Task input Block Start

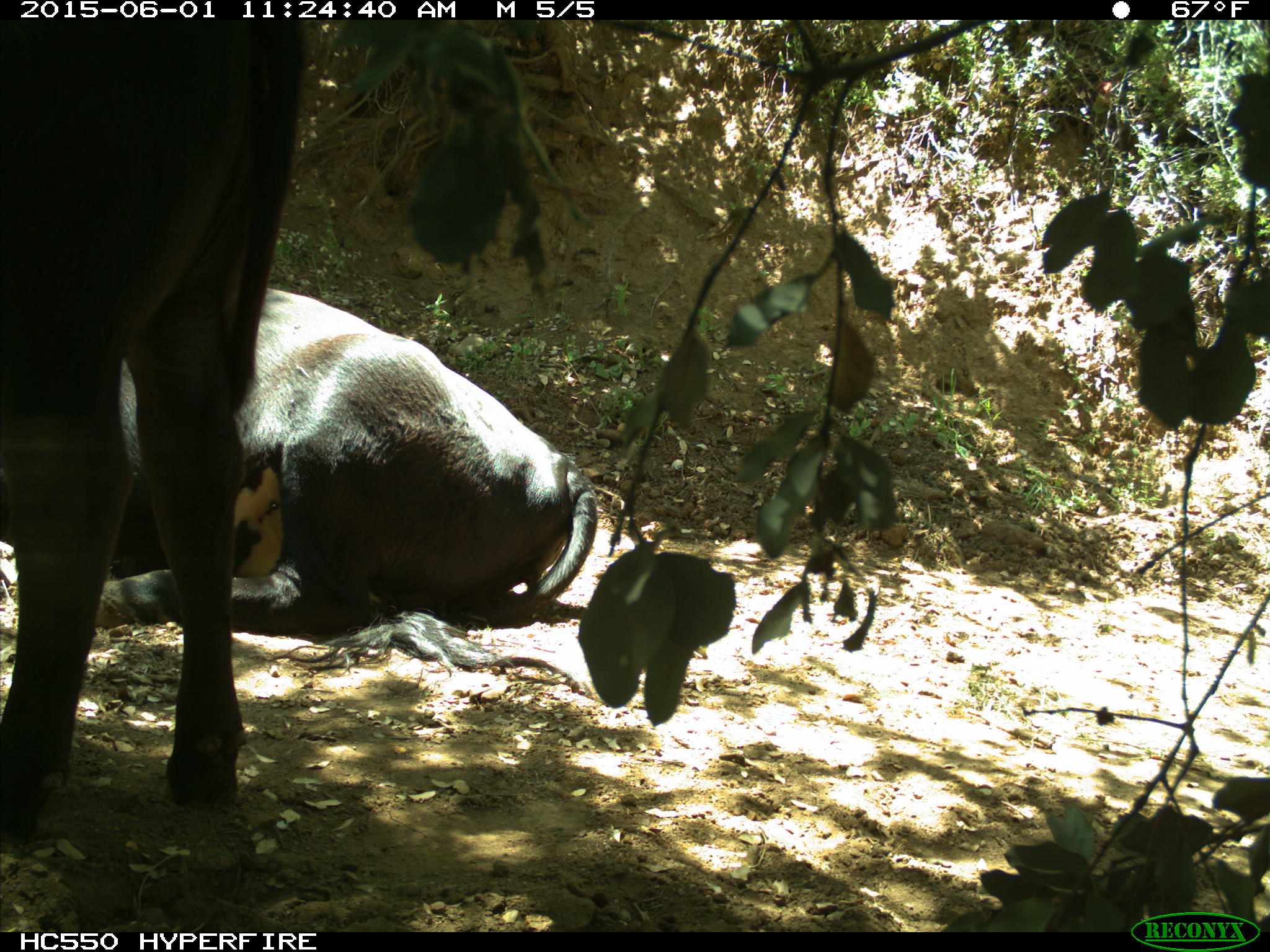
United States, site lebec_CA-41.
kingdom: Animalia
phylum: Chordata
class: Mammalia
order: Artiodactyla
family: Bovidae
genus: Bos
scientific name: Bos taurus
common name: domestic cow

Task input Block End

# Your task:
No line should appear in the answer except those from the one containing "order: Artiodactyla" through the last line of the listing, each retyped exactly.

# Problem solution:
order: Artiodactyla
family: Bovidae
genus: Bos
scientific name: Bos taurus
common name: domestic cow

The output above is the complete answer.